[DATASET ENTRIES]:
Content starts
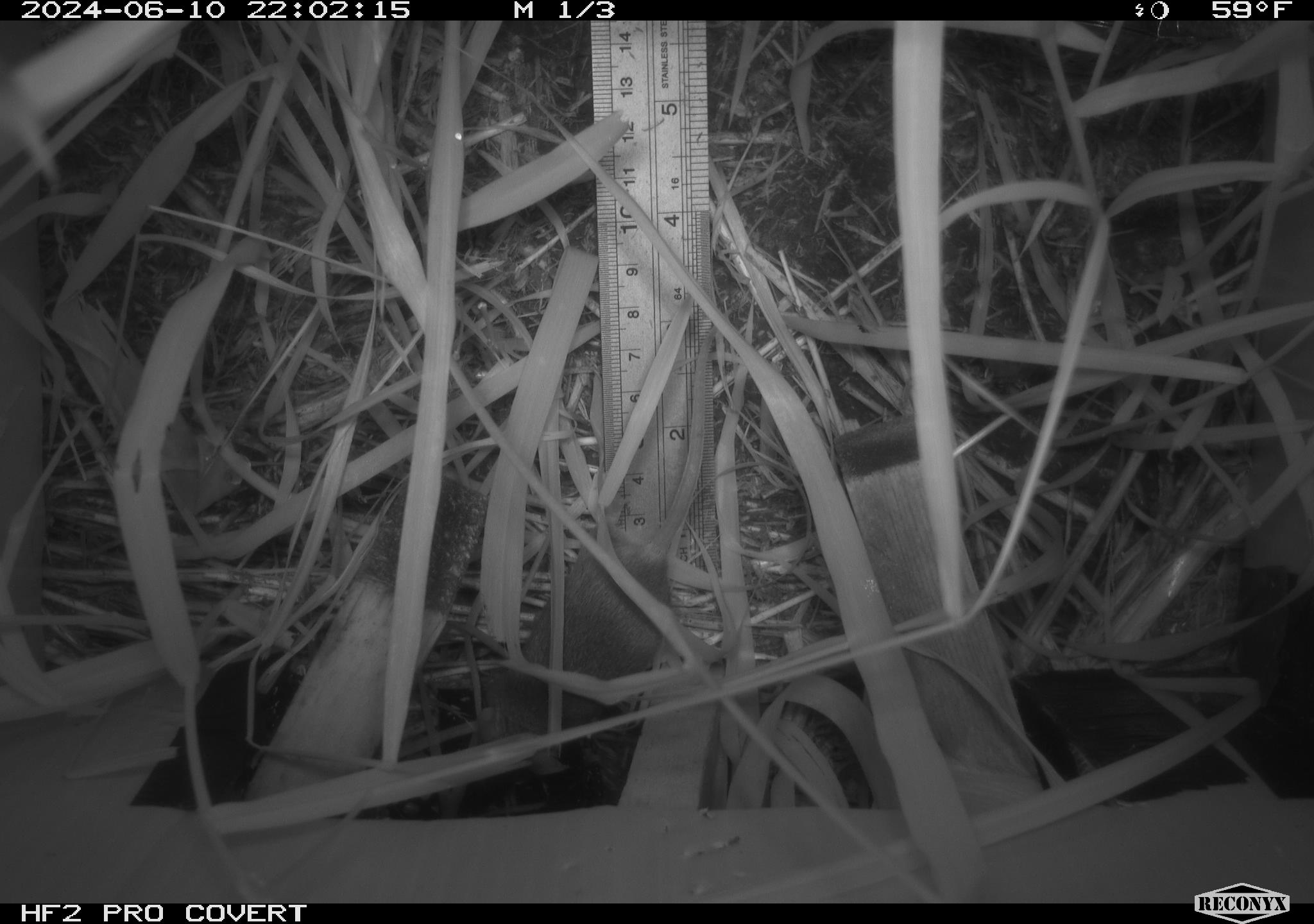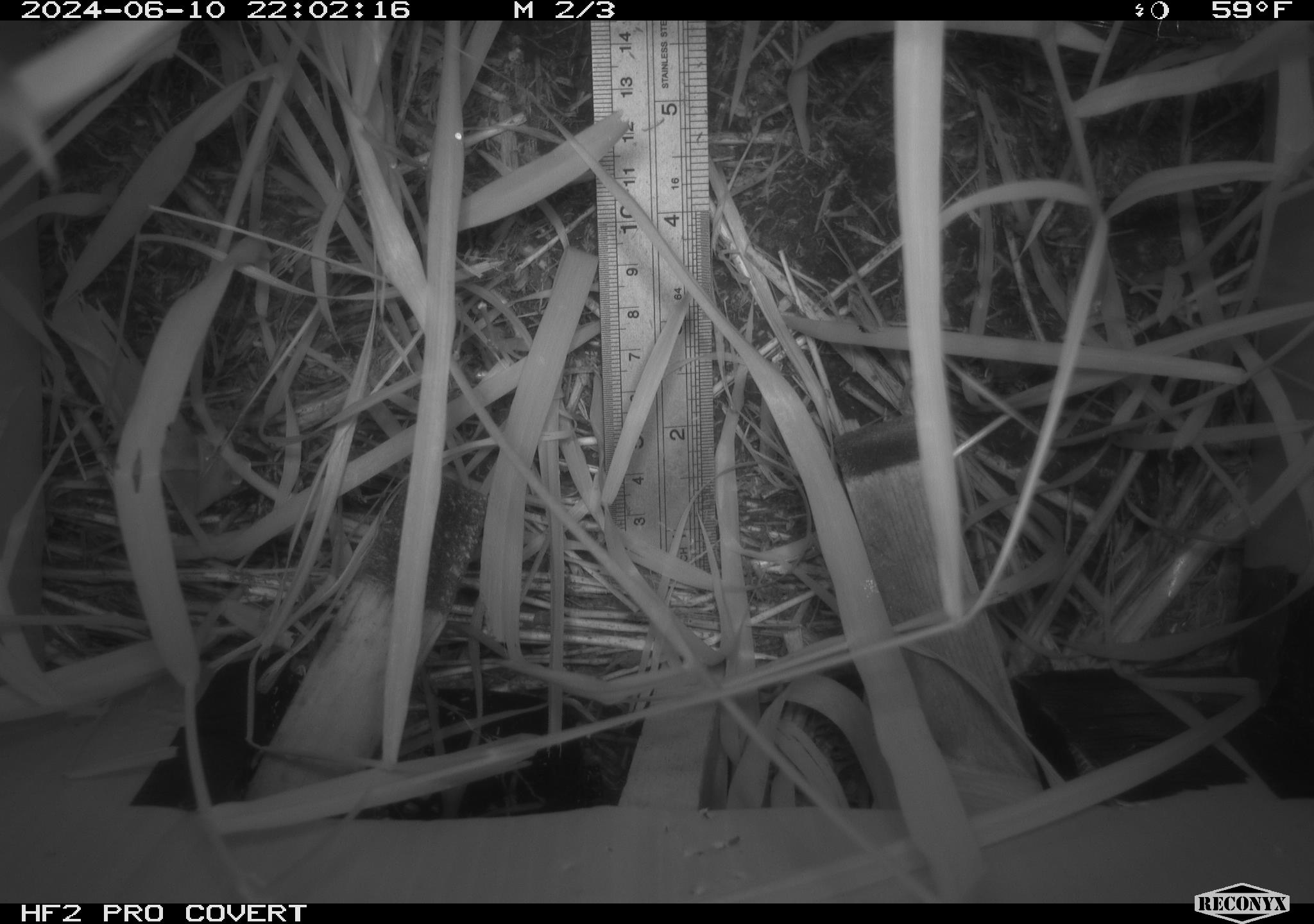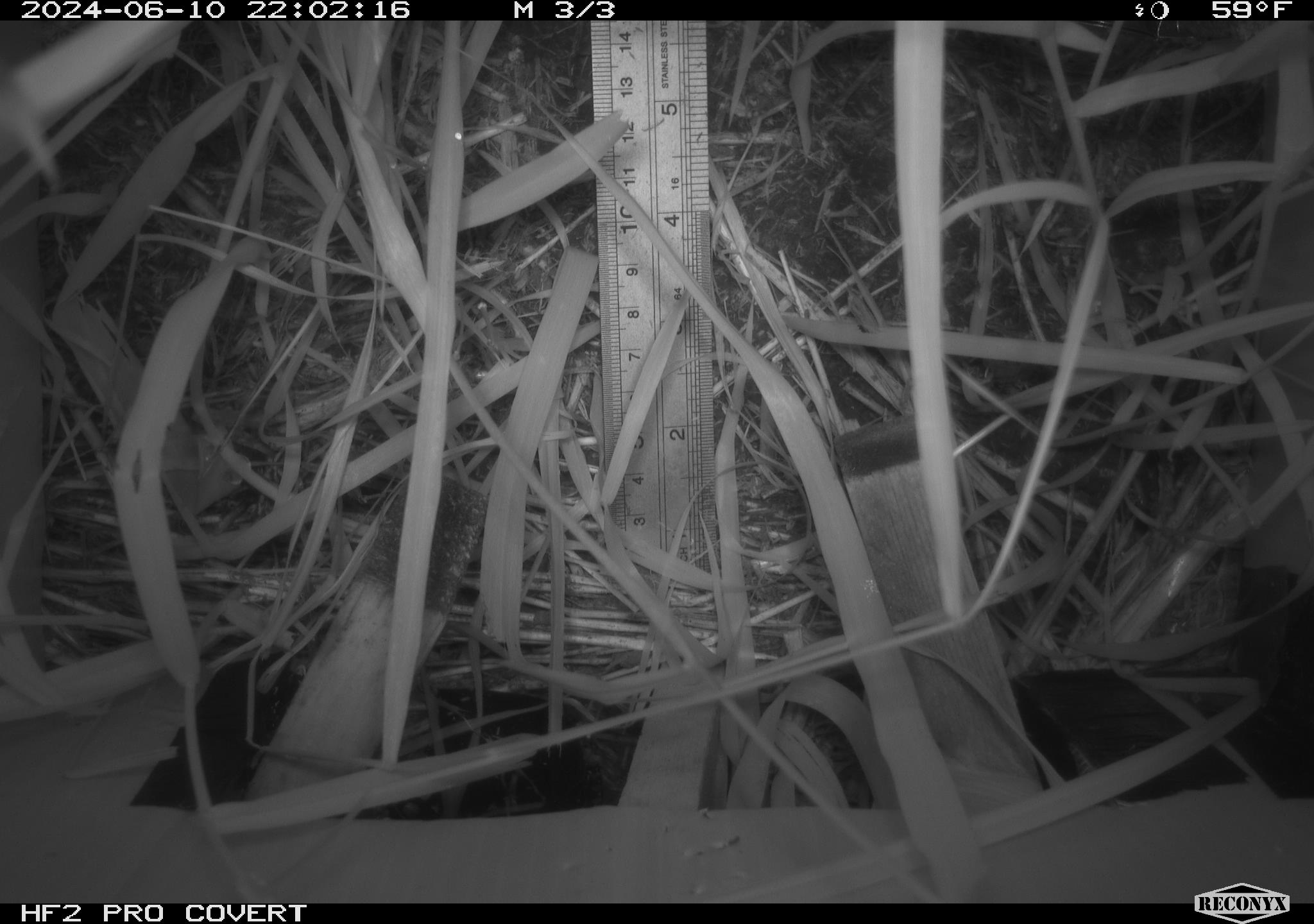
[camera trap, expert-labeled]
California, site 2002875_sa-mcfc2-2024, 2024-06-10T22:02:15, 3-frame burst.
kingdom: Animalia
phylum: Chordata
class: Mammalia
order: Rodentia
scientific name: Rodentia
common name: rodent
Content ends
[TASK]:
Reproduce each line of the records exactly, omitting any picture.

[ANSWER TO THIS TASK]:
[camera trap, expert-labeled]
California, site 2002875_sa-mcfc2-2024, 2024-06-10T22:02:15, 3-frame burst.
kingdom: Animalia
phylum: Chordata
class: Mammalia
order: Rodentia
scientific name: Rodentia
common name: rodent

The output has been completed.